## PAGE TEXT:
START

# Anyone had more Bianchi's?



## CFBlue (Jun 28, 1999)

My Bianchi's, in order of acquisition:

1980 Bianchi Rekord 748 racing bike, Campy, celeste (still have)
1999 Bianchi Alloro, aluminum, entry level racing, Ultegra, celeste (sold)
2000 Bianchi EV2, Record, celeste (still have)
2001 Bianchi EV2, Record (black, sloping, so sold it, didn't like either quality)
2001 Bianchi Milano, celeste (still have)
2001 Bianchi Pista, was black, but repainted it celeste (still have)
1998 Bianchi Alloro, steel, Record, celeste (still have) (very comfortable bike)

Anyone had more? Must be a few...

Doug


----------



## The Walrus (Apr 2, 2000)

*Not that you would consider most of these as REAL Bianchis...*

...as all but one were made by those fine Italian craftsmen somewhere in Taiwan, but here goes, in approximate chronological order:

2000 Axis
2000 B.a.S.S.
2000 Axis
2000 Axis
1999 B.o.S.S.
2001 B.u.S.S.
2001 Axis
2001 Axis
1999 Reparto Corse Cyclocross (see--I've got one "real" one)
2001 Axis

I'd like to say I've finally gotten myself under control, but I'd be lying....


----------



## CFBlue (Jun 28, 1999)

*you have 6 of the same bike? nm*

123456


----------



## The Walrus (Apr 2, 2000)

*I never claimed to be rational...*

...besides, three of them are that blah blue, and the other three are celeste/metallic sapphire blue, so they're not really the same  . Being an inveterate Frankenbiker, I can never go long before I start thinking "What if I (fill in drivetrain/cockpit/wheelset fiddling...), but I never want to mess with the bikes I've got, so I pump up the economies of Japan, Italy, France, Taiwan, et al by acquiring yet another toy.

END

## WORKING DATA:
START

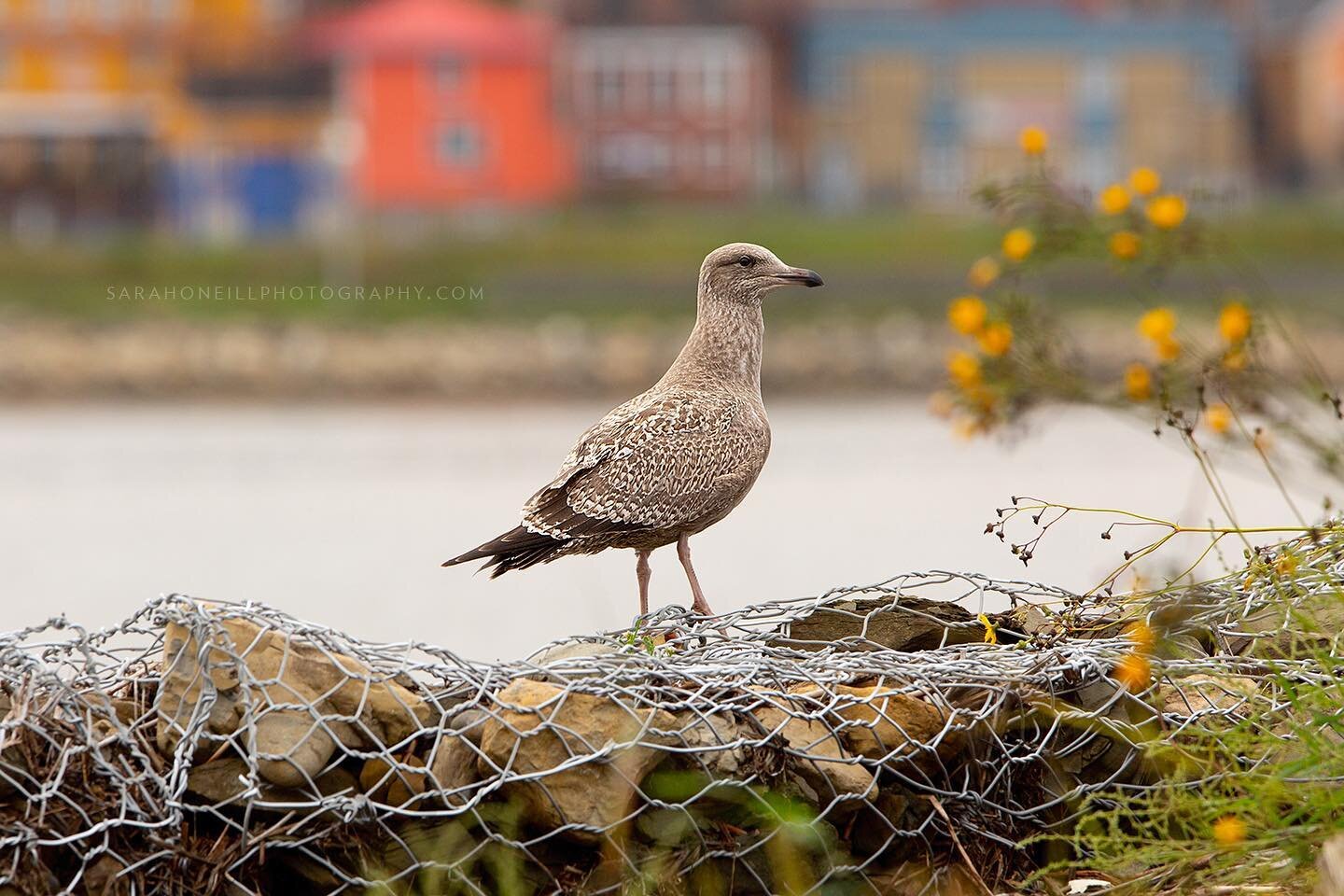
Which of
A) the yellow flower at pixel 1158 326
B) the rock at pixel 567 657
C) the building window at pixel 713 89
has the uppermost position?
the yellow flower at pixel 1158 326

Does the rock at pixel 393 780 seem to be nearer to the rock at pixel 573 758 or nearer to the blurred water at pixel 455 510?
the rock at pixel 573 758

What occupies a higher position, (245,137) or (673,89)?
(673,89)

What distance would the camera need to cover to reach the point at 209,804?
491 centimetres

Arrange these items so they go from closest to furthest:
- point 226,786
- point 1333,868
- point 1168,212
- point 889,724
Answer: point 1333,868
point 226,786
point 889,724
point 1168,212

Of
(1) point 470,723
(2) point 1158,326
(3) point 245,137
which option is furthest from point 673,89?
(1) point 470,723

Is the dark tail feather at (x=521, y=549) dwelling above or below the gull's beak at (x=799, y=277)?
below

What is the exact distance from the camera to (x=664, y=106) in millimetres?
59062

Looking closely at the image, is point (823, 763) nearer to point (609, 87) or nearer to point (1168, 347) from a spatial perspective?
point (1168, 347)

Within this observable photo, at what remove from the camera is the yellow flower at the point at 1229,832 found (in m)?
4.14

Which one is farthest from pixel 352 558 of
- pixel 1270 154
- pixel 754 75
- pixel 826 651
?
pixel 1270 154

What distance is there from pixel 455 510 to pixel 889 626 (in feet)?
65.6

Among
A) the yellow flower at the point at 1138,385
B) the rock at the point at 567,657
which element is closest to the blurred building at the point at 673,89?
the yellow flower at the point at 1138,385

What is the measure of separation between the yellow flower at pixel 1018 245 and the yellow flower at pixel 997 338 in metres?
0.23

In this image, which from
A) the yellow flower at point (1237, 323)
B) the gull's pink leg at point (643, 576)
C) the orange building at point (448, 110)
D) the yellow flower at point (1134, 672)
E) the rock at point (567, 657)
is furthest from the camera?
the orange building at point (448, 110)
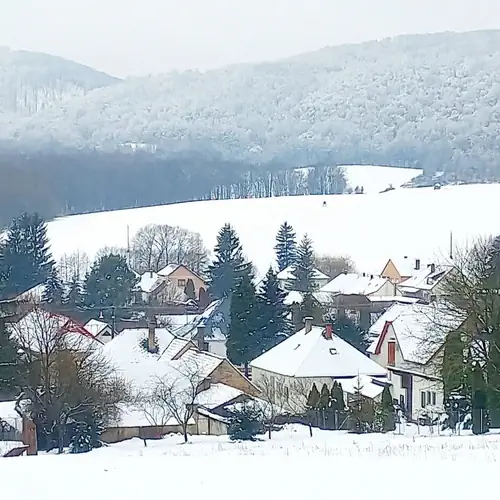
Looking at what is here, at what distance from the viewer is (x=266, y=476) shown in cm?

END

## WRITTEN REQUEST 1:
Retype the stretch of the Bianchi thread from "1999 Bianchi Alloro, aluminum, entry" through "(very comfortable bike)" without any changes.
## WRITTEN REQUEST 2:
Show every line of the listing that contains the word "building", treating uppercase and lowercase as different.

## WORKED ANSWER 1:
1999 Bianchi Alloro, aluminum, entry level racing, Ultegra, celeste (sold)
2000 Bianchi EV2, Record, celeste (still have)
2001 Bianchi EV2, Record (black, sloping, so sold it, didn't like either quality)
2001 Bianchi Milano, celeste (still have)
2001 Bianchi Pista, was black, but repainted it celeste (still have)
1998 Bianchi Alloro, steel, Record, celeste (still have) (very comfortable bike)

## WORKED ANSWER 2:
C) the building window at pixel 713 89
which element is closest to the blurred building at the point at 673,89?
C) the orange building at point (448, 110)
the orange building at point (448, 110)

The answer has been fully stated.